Appearance of proof relevance in "ordinary mathematics?" I've been wondering recently what—if any—applications proof theory has to ordinary mathematics (by which I mean algebra, analysis, topology, and so on). In particular, I'd be fascinated to see a proof of a theorem about ordinary mathematical objects that relies on proof relevance. I'm afraid I'm unable to make the question more concrete, but what I would hope to see is something that "smells like" the following:

The proposition $P$ is simply connected, in the sense of HoTT. It follows that the ring $R$ is nilpotent-free.

Note that I don't care at all what is proved, or about what kind of "ordinary" object; only that it's a readily-understood "non-foundational" statement that isn't completely trivial. The proof-theoretic ingredients should also not be too trivial: in particular, requiring "$P$ is inhabited" is not very unusual at all! Can you cook up anything like this? Has anything like it ever been used in a serious way?
 A: Proof mining (which even has a short Wikipedia article!), and area in large part developed by Kohlenbach, is mentioned briefly in the comments, and I thought it deserves a bigger mention. Roughly speaking, proof mining is the idea that from non-constructive proofs of existence one can often extract effective bounds. For example, from the standard proof of the irrationality of $\sqrt{2}$ it is not hard to show that for any irreducible rational $\frac{a}{b} > 1$ we must have that $|\frac{a}{b} - \sqrt{2}| > \frac{1}{2b^2}$ (try it yourself!). This ties in with the irrationality measure of a real number.
Especially in its applications to functional analysis, such as in [Kohlenbach, U.; Leuştean, L.; Nicolae, A.; Quantitative results on Fejér monotone sequences. Commun. Contemp. Math. 20 (2018), no. 2], proof mining really shines through as a powerful set of techniques.
I attended a summer school in 2016 in which Kohlenbach presented these slides -- they are a gold mine of information, but can be rather dense at times. However, they provide an excellent overview for many important concepts in the area (such as Herbrand normal forms) and highlight many applications. A good introductory text is also this text by Kohlenbach and Oliva.
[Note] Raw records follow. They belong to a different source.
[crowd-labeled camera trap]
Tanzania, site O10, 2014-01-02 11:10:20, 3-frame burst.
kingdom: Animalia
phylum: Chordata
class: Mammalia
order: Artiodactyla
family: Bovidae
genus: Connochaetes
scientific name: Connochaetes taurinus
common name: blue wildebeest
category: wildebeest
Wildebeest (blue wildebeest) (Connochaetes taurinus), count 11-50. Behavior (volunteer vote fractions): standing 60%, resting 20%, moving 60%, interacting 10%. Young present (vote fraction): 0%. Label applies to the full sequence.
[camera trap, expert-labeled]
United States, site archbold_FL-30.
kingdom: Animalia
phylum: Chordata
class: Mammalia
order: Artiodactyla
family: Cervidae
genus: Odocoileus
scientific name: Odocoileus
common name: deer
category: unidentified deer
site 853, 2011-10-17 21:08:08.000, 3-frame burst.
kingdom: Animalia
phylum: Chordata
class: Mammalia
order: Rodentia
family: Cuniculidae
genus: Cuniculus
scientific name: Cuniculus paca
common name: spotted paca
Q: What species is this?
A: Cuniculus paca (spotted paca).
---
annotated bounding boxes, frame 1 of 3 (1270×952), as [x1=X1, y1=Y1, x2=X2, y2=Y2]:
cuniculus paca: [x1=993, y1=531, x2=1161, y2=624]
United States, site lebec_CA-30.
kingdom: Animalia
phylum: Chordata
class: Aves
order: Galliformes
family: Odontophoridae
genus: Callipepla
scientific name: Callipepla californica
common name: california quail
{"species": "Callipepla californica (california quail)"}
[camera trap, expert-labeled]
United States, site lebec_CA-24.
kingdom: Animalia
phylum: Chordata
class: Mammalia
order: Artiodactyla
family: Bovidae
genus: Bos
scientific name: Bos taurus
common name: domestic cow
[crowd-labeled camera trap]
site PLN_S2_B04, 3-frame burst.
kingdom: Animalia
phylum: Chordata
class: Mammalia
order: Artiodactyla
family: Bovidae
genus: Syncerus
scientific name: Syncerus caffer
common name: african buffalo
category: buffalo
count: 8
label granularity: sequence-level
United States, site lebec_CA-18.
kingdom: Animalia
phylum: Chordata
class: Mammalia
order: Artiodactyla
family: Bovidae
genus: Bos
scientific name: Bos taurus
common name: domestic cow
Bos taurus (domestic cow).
A: Some proof relevance in classical mathematics is going to be quite hard to see. While in HoTT, which proof of equality you choose may matter, it classical mathematics all proofs of equality are the same, so you won't be able to leverage them.
Take a slightly less trivial situation: proofs of $n \leq m$. Well, it turns out that the canonical such proof is (unsuprisingly) isomorphic to $m-n$. Classically, if you needed the 'content' of $n \leq m$, you'd just use $m-n$ and move on. Note that any member of $\textsf{Fin}(m-n+1)$ is a witness for $n \leq m$. The point is that the set of all proofs is $\textsf{Fin}(m-n+1)$, of cardinality $m-n+1$. If you are proof-relevant, then any of those witnesses will do, not just the "tightest" one. And your results will then depend on that choice. Because it is "too easy" to see what the best choice is, it is thus rare to not pick it.
Moving up a tiny bit more: when you say let $X$ be a finite set of size $n$, you definitely don't care about what is in $X$ but you might still find something odd: if you leverage all the information from the premise, in a proof-relevant setting, you get a full isomorphism between $X$ and $\textsf{Fin}(n)$; but $\textsf{Fin}(n)$ is canonically ordered, so you can induce an ordering on $X$. Which ordering? Well, the one that's in your proof! There are $n!$ such possibilities. In a classical setting, one usually assumes, silently, that you don't depend on the proof, so you assume that $X$ is unordered. [Constructively, you can't blithely assume this, which is explained very well in Brent Yorgey's PhD Thesis.]  In other words, this might be a source of proof-relevance, if you're not careful! Some code I wrote for Species in Haskell ended up being accidentally proof-relevant because of exactly this.
It is worth remembering that a bijection between $\textsf{Fin}(m)$ and $\textsf{Fin}(n)$ is a witness that $m=n$. Some theorems about permutations, when de-categorified, are theorems about set cardinality. Which set isomorphism you pick matters, because it gives you a different permutation. This has non-trivial implications for reversible programming (see my work with Amr Sabry if you're curious).
My feeling is that there is in fact a lot of "proof relevant" statements in classical mathematics, they just have not yet been recognized as being such.